**課題**
H・G・ウェルズの小説についての読書感想文から、「主人公である「わたし」は論文」で始まり「ず受け入れられるということ。」で終わる部分を原文どおりに引用してください。

**本文**
···

前に読んだのは、小学生の頃で、かれこれ30年くらい前になりますね。
記憶では、結構インパクトがあったつもりだったんですけど、どうも、その後見たジョージ・パル製作の映画版とごっちゃになってしまったみたいなのと、流石に30年経つと記憶もあやふやになってしまっていたようで、スピルバーグの映画を観て「原作に忠実」と言われても、「あれそうだったけ?」と思う始末(汗)。
確実に記憶に残っていたのは、「空から隕石が落ちて来て、中から火星人が出てくる」「火星人はタコ型」「火星人は足のついた歩行型のマシンで人を襲う」「フライングマシンも出る」そして、ラストがどういうふうになるかということくらいでした。
特に「赤い草」や「火星人の食事」については全然覚えていなかったのです。
記憶では、学校の図書館か学級文庫で借りて読んだと思うので、もしかしたら、子供向けに難しかったり、残虐だったりするシーンは削除された「子供向け」版だったのかも知れません。
そんな訳で、改めてきちんと読んでみようと思った次第です。

さて、内容ですが、作者は言わずとしれたハーバート・ジョージ・ウェルズ(H・G・ウェルズ)で、19世紀末のイギリスを舞台といた物語です。

しかも、現在進行形の話ではなく、全てが終わった後、読者もその「事件」を知っているものとして語りかけてくるような形で書かれています。
主人公である「わたし」は論文を書いて暮らしているような文系人間で、天文学については、天文学者と付き合い、自分でも趣味で望遠鏡を覗く程度の知識はあるものの、その他の科学知識はあまり持ち合わせていません。
これは、非常に上手い設定と手法だと思います。
まず一つには、なにしろ「終わった事」なので、「わたし」が生き残っていることが、びっくりするような驚異的な幸運の結果であっても、とりあえず受け入れられるということ。
そう、例えて言うなら、「奇跡体験アンビリーバボー」で、最初に本人が出て来てから、再現フィルムが流れるようなものです(笑)

···

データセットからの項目

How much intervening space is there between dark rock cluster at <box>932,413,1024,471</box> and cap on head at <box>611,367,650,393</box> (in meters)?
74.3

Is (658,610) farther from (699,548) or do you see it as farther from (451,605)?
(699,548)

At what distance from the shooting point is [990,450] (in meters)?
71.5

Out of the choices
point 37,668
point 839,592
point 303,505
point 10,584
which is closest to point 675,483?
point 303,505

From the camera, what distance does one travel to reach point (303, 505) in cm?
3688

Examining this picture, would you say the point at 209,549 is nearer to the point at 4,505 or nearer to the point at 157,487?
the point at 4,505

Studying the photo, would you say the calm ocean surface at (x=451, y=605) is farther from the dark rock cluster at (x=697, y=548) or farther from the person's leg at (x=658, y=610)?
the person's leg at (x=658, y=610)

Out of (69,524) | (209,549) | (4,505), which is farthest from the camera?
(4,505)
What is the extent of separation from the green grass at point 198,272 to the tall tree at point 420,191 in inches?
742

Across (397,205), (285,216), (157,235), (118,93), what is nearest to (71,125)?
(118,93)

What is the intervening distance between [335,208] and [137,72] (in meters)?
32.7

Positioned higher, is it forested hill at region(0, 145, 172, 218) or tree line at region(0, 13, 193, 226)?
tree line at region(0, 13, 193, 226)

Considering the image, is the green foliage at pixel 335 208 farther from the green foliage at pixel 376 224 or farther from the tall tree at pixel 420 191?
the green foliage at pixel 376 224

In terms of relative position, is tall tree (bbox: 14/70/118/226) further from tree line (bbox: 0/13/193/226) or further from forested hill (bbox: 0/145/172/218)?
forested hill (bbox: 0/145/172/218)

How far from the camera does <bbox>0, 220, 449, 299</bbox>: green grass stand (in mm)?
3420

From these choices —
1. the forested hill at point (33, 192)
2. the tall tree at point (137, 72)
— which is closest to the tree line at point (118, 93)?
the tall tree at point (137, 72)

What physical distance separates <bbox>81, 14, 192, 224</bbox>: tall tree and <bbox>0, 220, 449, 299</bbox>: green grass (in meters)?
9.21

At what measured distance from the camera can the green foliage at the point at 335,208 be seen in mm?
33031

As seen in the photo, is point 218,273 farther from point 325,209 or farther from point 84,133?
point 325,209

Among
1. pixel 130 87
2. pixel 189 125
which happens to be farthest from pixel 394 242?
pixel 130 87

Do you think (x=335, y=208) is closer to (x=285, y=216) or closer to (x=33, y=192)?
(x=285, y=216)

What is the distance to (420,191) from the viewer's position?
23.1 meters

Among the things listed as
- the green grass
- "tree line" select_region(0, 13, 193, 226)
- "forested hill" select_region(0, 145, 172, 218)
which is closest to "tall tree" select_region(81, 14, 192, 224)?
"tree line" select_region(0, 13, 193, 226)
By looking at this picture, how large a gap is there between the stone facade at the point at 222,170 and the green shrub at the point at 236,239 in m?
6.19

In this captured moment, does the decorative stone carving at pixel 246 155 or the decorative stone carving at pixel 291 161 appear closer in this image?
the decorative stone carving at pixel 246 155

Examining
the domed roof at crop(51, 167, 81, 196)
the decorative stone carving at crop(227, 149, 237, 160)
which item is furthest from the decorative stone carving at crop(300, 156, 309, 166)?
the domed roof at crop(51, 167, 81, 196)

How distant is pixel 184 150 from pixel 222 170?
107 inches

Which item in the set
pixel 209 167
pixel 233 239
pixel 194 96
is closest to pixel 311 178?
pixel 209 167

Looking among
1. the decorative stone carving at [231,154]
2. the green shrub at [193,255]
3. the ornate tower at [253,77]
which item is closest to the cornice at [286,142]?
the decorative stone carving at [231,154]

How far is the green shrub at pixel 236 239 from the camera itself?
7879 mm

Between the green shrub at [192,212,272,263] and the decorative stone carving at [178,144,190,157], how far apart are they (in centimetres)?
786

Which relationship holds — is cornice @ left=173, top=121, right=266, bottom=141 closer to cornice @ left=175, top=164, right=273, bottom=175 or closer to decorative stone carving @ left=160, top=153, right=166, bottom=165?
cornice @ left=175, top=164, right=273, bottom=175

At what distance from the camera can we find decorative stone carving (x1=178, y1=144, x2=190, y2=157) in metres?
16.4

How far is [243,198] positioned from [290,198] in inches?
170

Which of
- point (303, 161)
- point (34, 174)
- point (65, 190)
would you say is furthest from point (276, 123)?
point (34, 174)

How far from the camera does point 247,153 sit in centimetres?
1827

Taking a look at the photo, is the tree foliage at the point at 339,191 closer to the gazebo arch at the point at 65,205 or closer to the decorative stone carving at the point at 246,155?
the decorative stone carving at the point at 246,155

···

**解答**
主人公である「わたし」は論文を書いて暮らしているような文系人間で、天文学については、天文学者と付き合い、自分でも趣味で望遠鏡を覗く程度の知識はあるものの、その他の科学知識はあまり持ち合わせていません。
これは、非常に上手い設定と手法だと思います。
まず一つには、なにしろ「終わった事」なので、「わたし」が生き残っていることが、びっくりするような驚異的な幸運の結果であっても、とりあえず受け入れられるということ。